Une des hypothèses avancées qui expliquerait la crise actuelle serait la coordination en Syrie des actions du Qatar avec l’Iran.
Selon le journal russe Sputnik « des sources diplomatiques qataries rapportent que le Qatar tente de mettre au point une coordination avec l’Iran en Syrie, ce qui expliquerait en partie la crise dans les relations entre Doha, d’une part, et Riyad et ses alliés de l’autre. En ce sens, la publication des propos positifs de l’émir Tamim ben Hamad al-Thani concernant Téhéran sur le site de l’agence de presse qatarie, prétendument suite à un piratage, pourraient ne pas relever du hasard. Des sources diplomatiques russes estiment que l’aspiration du Qatar à établir une coopération avec l’Iran, y compris sur la situation en Syrie, le distingue des autres monarchies du Golfe. » [28]
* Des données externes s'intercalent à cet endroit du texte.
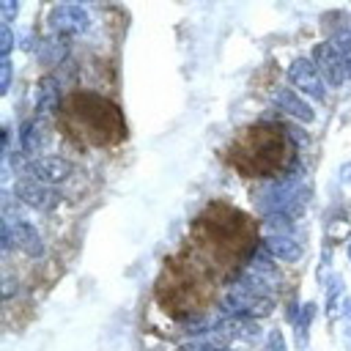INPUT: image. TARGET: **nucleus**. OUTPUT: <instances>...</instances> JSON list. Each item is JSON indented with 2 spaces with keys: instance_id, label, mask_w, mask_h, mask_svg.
<instances>
[{
  "instance_id": "obj_1",
  "label": "nucleus",
  "mask_w": 351,
  "mask_h": 351,
  "mask_svg": "<svg viewBox=\"0 0 351 351\" xmlns=\"http://www.w3.org/2000/svg\"><path fill=\"white\" fill-rule=\"evenodd\" d=\"M184 247H189L222 282L233 280L258 247V222L225 200L206 203L192 219Z\"/></svg>"
},
{
  "instance_id": "obj_2",
  "label": "nucleus",
  "mask_w": 351,
  "mask_h": 351,
  "mask_svg": "<svg viewBox=\"0 0 351 351\" xmlns=\"http://www.w3.org/2000/svg\"><path fill=\"white\" fill-rule=\"evenodd\" d=\"M58 132L77 151H110L126 140V121L118 101L88 85L69 88L58 107Z\"/></svg>"
},
{
  "instance_id": "obj_3",
  "label": "nucleus",
  "mask_w": 351,
  "mask_h": 351,
  "mask_svg": "<svg viewBox=\"0 0 351 351\" xmlns=\"http://www.w3.org/2000/svg\"><path fill=\"white\" fill-rule=\"evenodd\" d=\"M225 282L189 250L181 244L165 258L154 280V302L173 321H189L203 315L217 299Z\"/></svg>"
},
{
  "instance_id": "obj_4",
  "label": "nucleus",
  "mask_w": 351,
  "mask_h": 351,
  "mask_svg": "<svg viewBox=\"0 0 351 351\" xmlns=\"http://www.w3.org/2000/svg\"><path fill=\"white\" fill-rule=\"evenodd\" d=\"M293 156L296 148L291 134L285 132V126L271 121H258L239 129L222 154L225 165L247 181L282 176L293 165Z\"/></svg>"
}]
</instances>
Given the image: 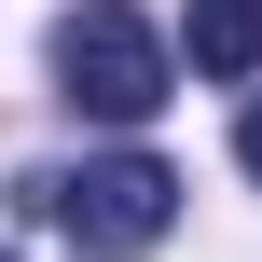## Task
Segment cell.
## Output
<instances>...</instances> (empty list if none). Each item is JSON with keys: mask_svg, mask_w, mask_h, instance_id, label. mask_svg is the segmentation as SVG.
<instances>
[{"mask_svg": "<svg viewBox=\"0 0 262 262\" xmlns=\"http://www.w3.org/2000/svg\"><path fill=\"white\" fill-rule=\"evenodd\" d=\"M14 193H28L83 262H138V249H166V221H180V166H166V152H83V166L14 180Z\"/></svg>", "mask_w": 262, "mask_h": 262, "instance_id": "1", "label": "cell"}, {"mask_svg": "<svg viewBox=\"0 0 262 262\" xmlns=\"http://www.w3.org/2000/svg\"><path fill=\"white\" fill-rule=\"evenodd\" d=\"M55 97H69L83 124H152V111L180 97V55H166V28H152V14L83 0V14L55 28Z\"/></svg>", "mask_w": 262, "mask_h": 262, "instance_id": "2", "label": "cell"}, {"mask_svg": "<svg viewBox=\"0 0 262 262\" xmlns=\"http://www.w3.org/2000/svg\"><path fill=\"white\" fill-rule=\"evenodd\" d=\"M193 83H262V0H193Z\"/></svg>", "mask_w": 262, "mask_h": 262, "instance_id": "3", "label": "cell"}, {"mask_svg": "<svg viewBox=\"0 0 262 262\" xmlns=\"http://www.w3.org/2000/svg\"><path fill=\"white\" fill-rule=\"evenodd\" d=\"M235 166H249V180H262V97H249V124H235Z\"/></svg>", "mask_w": 262, "mask_h": 262, "instance_id": "4", "label": "cell"}, {"mask_svg": "<svg viewBox=\"0 0 262 262\" xmlns=\"http://www.w3.org/2000/svg\"><path fill=\"white\" fill-rule=\"evenodd\" d=\"M0 262H14V249H0Z\"/></svg>", "mask_w": 262, "mask_h": 262, "instance_id": "5", "label": "cell"}]
</instances>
Une autre source a déclaré « qu’il s’agit de réduire la tension entre les groupes armés et supervisés par Doha et les militaires et volontaires iraniens » [29].
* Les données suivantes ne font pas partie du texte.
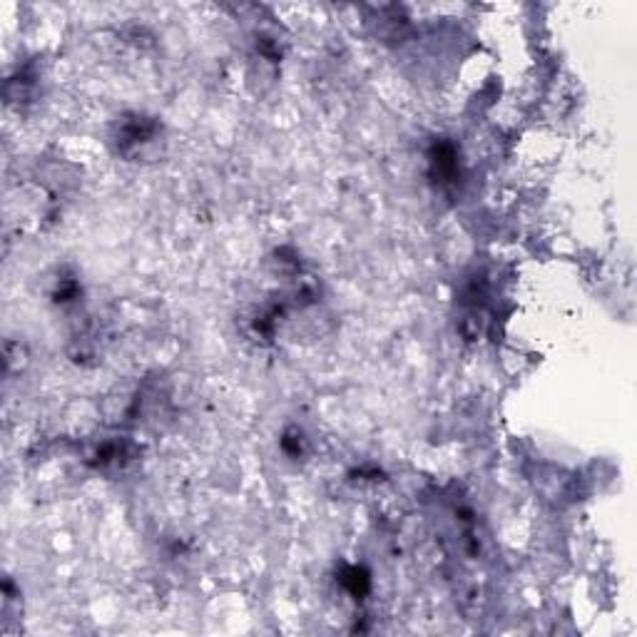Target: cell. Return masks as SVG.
<instances>
[{"label":"cell","mask_w":637,"mask_h":637,"mask_svg":"<svg viewBox=\"0 0 637 637\" xmlns=\"http://www.w3.org/2000/svg\"><path fill=\"white\" fill-rule=\"evenodd\" d=\"M341 585H344L346 593H349L351 598L361 600L371 590L369 573H366L364 568H359V565H349V568L341 573Z\"/></svg>","instance_id":"7a4b0ae2"},{"label":"cell","mask_w":637,"mask_h":637,"mask_svg":"<svg viewBox=\"0 0 637 637\" xmlns=\"http://www.w3.org/2000/svg\"><path fill=\"white\" fill-rule=\"evenodd\" d=\"M112 142H115L117 155H122L125 160H147L155 152H160L162 125L155 117L140 115V112L122 115V120L115 127V135H112Z\"/></svg>","instance_id":"6da1fadb"}]
</instances>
L’analyse du politologue russe Stanislav Tarassov va dans le même sens :
« On observe à présent en Syrie une stabilisation relative de la situation en faveur des forces gouvernementales et de Damas, qui est soutenu y compris par l’Iran. Au Yémen, les combats se poursuivent et les insurgés, qui bénéficient des sympathies de l’Iran, luttent contre la coalition arabe conduite par l’Arabie saoudite, et Doha est depuis longtemps soupçonné dans le Golfe de lorgner du côté de l’Iran... Et l’Iran déclare pour sa part que ce règlement ne peut être qu’inter-syrien et que les pays occidentaux, les États arabes et la Russie ne doivent être que des observateurs et dans une certaine mesure des garants. » [30]
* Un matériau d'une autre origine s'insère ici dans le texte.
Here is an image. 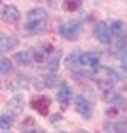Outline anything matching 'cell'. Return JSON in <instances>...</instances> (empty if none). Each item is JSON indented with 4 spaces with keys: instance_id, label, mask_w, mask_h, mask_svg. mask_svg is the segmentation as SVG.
<instances>
[{
    "instance_id": "cell-3",
    "label": "cell",
    "mask_w": 127,
    "mask_h": 133,
    "mask_svg": "<svg viewBox=\"0 0 127 133\" xmlns=\"http://www.w3.org/2000/svg\"><path fill=\"white\" fill-rule=\"evenodd\" d=\"M93 32H95L97 39H98L102 44H108V43H110L112 31H110V26H108L107 22H98L95 26V29H93Z\"/></svg>"
},
{
    "instance_id": "cell-5",
    "label": "cell",
    "mask_w": 127,
    "mask_h": 133,
    "mask_svg": "<svg viewBox=\"0 0 127 133\" xmlns=\"http://www.w3.org/2000/svg\"><path fill=\"white\" fill-rule=\"evenodd\" d=\"M49 99L46 96H37V97L32 99V108L37 111L41 116H47V111H49Z\"/></svg>"
},
{
    "instance_id": "cell-18",
    "label": "cell",
    "mask_w": 127,
    "mask_h": 133,
    "mask_svg": "<svg viewBox=\"0 0 127 133\" xmlns=\"http://www.w3.org/2000/svg\"><path fill=\"white\" fill-rule=\"evenodd\" d=\"M0 2H2V0H0Z\"/></svg>"
},
{
    "instance_id": "cell-13",
    "label": "cell",
    "mask_w": 127,
    "mask_h": 133,
    "mask_svg": "<svg viewBox=\"0 0 127 133\" xmlns=\"http://www.w3.org/2000/svg\"><path fill=\"white\" fill-rule=\"evenodd\" d=\"M59 56H61V51L56 50V51H51L49 53V63H47V66H49V70H56L58 68V62H59Z\"/></svg>"
},
{
    "instance_id": "cell-10",
    "label": "cell",
    "mask_w": 127,
    "mask_h": 133,
    "mask_svg": "<svg viewBox=\"0 0 127 133\" xmlns=\"http://www.w3.org/2000/svg\"><path fill=\"white\" fill-rule=\"evenodd\" d=\"M71 97H73L71 89L66 87V85H61V89L58 90V101L61 102V104H68V102L71 101Z\"/></svg>"
},
{
    "instance_id": "cell-9",
    "label": "cell",
    "mask_w": 127,
    "mask_h": 133,
    "mask_svg": "<svg viewBox=\"0 0 127 133\" xmlns=\"http://www.w3.org/2000/svg\"><path fill=\"white\" fill-rule=\"evenodd\" d=\"M110 31H112V34L115 36V38H124L125 36V24L122 22V21H119V19H115V21H112L110 24Z\"/></svg>"
},
{
    "instance_id": "cell-1",
    "label": "cell",
    "mask_w": 127,
    "mask_h": 133,
    "mask_svg": "<svg viewBox=\"0 0 127 133\" xmlns=\"http://www.w3.org/2000/svg\"><path fill=\"white\" fill-rule=\"evenodd\" d=\"M80 31H81V24L78 21H69V22L63 24L61 28H59L61 38L68 39V41H76L78 36H80Z\"/></svg>"
},
{
    "instance_id": "cell-12",
    "label": "cell",
    "mask_w": 127,
    "mask_h": 133,
    "mask_svg": "<svg viewBox=\"0 0 127 133\" xmlns=\"http://www.w3.org/2000/svg\"><path fill=\"white\" fill-rule=\"evenodd\" d=\"M15 62L19 63V65H29V63L32 62V53H29V51H20V53L15 55Z\"/></svg>"
},
{
    "instance_id": "cell-8",
    "label": "cell",
    "mask_w": 127,
    "mask_h": 133,
    "mask_svg": "<svg viewBox=\"0 0 127 133\" xmlns=\"http://www.w3.org/2000/svg\"><path fill=\"white\" fill-rule=\"evenodd\" d=\"M24 104H26V102H24V96L22 94H15L10 99V102H9V109H10L14 114H20L22 109H24Z\"/></svg>"
},
{
    "instance_id": "cell-17",
    "label": "cell",
    "mask_w": 127,
    "mask_h": 133,
    "mask_svg": "<svg viewBox=\"0 0 127 133\" xmlns=\"http://www.w3.org/2000/svg\"><path fill=\"white\" fill-rule=\"evenodd\" d=\"M122 68H124V70L127 72V55H125V56L122 58Z\"/></svg>"
},
{
    "instance_id": "cell-4",
    "label": "cell",
    "mask_w": 127,
    "mask_h": 133,
    "mask_svg": "<svg viewBox=\"0 0 127 133\" xmlns=\"http://www.w3.org/2000/svg\"><path fill=\"white\" fill-rule=\"evenodd\" d=\"M75 109H76L81 116L90 118L92 116V102H90L86 97H83V96H78L76 102H75Z\"/></svg>"
},
{
    "instance_id": "cell-15",
    "label": "cell",
    "mask_w": 127,
    "mask_h": 133,
    "mask_svg": "<svg viewBox=\"0 0 127 133\" xmlns=\"http://www.w3.org/2000/svg\"><path fill=\"white\" fill-rule=\"evenodd\" d=\"M12 70V62L9 58H0V74H10Z\"/></svg>"
},
{
    "instance_id": "cell-6",
    "label": "cell",
    "mask_w": 127,
    "mask_h": 133,
    "mask_svg": "<svg viewBox=\"0 0 127 133\" xmlns=\"http://www.w3.org/2000/svg\"><path fill=\"white\" fill-rule=\"evenodd\" d=\"M2 19H4L5 22H9V24H15L17 21L20 19L19 9H17L15 5H7V7L4 9V12H2Z\"/></svg>"
},
{
    "instance_id": "cell-7",
    "label": "cell",
    "mask_w": 127,
    "mask_h": 133,
    "mask_svg": "<svg viewBox=\"0 0 127 133\" xmlns=\"http://www.w3.org/2000/svg\"><path fill=\"white\" fill-rule=\"evenodd\" d=\"M19 44V39L14 36H7V34H0V53H7V51L14 50Z\"/></svg>"
},
{
    "instance_id": "cell-16",
    "label": "cell",
    "mask_w": 127,
    "mask_h": 133,
    "mask_svg": "<svg viewBox=\"0 0 127 133\" xmlns=\"http://www.w3.org/2000/svg\"><path fill=\"white\" fill-rule=\"evenodd\" d=\"M12 126V118L7 114H2L0 116V130H10Z\"/></svg>"
},
{
    "instance_id": "cell-14",
    "label": "cell",
    "mask_w": 127,
    "mask_h": 133,
    "mask_svg": "<svg viewBox=\"0 0 127 133\" xmlns=\"http://www.w3.org/2000/svg\"><path fill=\"white\" fill-rule=\"evenodd\" d=\"M81 5V0H65V4H63V9L68 12H75L78 10Z\"/></svg>"
},
{
    "instance_id": "cell-11",
    "label": "cell",
    "mask_w": 127,
    "mask_h": 133,
    "mask_svg": "<svg viewBox=\"0 0 127 133\" xmlns=\"http://www.w3.org/2000/svg\"><path fill=\"white\" fill-rule=\"evenodd\" d=\"M27 19H31V21H36V19H47V12L44 10V9H41V7L32 9V10L27 14Z\"/></svg>"
},
{
    "instance_id": "cell-2",
    "label": "cell",
    "mask_w": 127,
    "mask_h": 133,
    "mask_svg": "<svg viewBox=\"0 0 127 133\" xmlns=\"http://www.w3.org/2000/svg\"><path fill=\"white\" fill-rule=\"evenodd\" d=\"M46 28H47V19H36V21L27 19L26 26H24V31H26L29 36H36V34L44 32Z\"/></svg>"
}]
</instances>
C’est le renversement complet du rapport de forces dans la guerre opposant la Syrie aux groupes terroristes, depuis l’intervention russe, qui a de toute évidence contraint le Qatar à amorcer une coopération avec l’Iran sur le terrain, le tout supervisé par les Russes.
D’ailleurs, le 10 juin dernier, le ministre qatari des Affaires étrangères Mohammed ben Abderrahmane Al Thani, s’est rendu à Moscou pour rencontrer son homologue russe, Sergueï Lavrov [31], probablement pour y trouver une forme de soutien.
Les Iraniens sont en train de retourner en leur faveur l’ennemi qatari qui est aux abois et acculé, comme Vladimir Poutine a retourné Erdogan alors qu’il se retrouvait isolé après s’être aliéné son allié américain [32], comme le Qatar s’est mis à dos son frère rival saoudien. Pour survivre, le régime qatari n’a pas d’autre choix que de chercher un soutien auprès de ceux qu’il combat par proxy en Syrie : la plus grande puissance régionale, l’Iran, et la plus importance puissance militaire d’Eurasie, la Russie.
Les liens qu’entretiennent le Qatar et l’Iran ne sont qu’un prétexte utilisé (tout comme celui du terrorisme) par l’Arabie saoudite, car le Sultanat d’Oman, par exemple, a des liens bien plus forts avec l’Iran que n’en a le Qatar.
Contrairement à ce qu’affirment nombre d’analystes, les liens économiques qui existent entre l’Iran et le Qatar (ils exploitent ensemble un champ gazier), s’ils ont leur importance et qu’ils ont pu peser sur la balance, ne constituent absolument pas la cause première de cette évolution du Qatar ; la cause première est le rapport de forces militaire sur le terrain en Syrie.
C’est un des effets de ce que j’ai appelé dans un article du 10 mars 2017 [33] : le basculement de la géopolitique mondiale, dont la Grande Syrie (le Sham) est le pivot et le révélateur.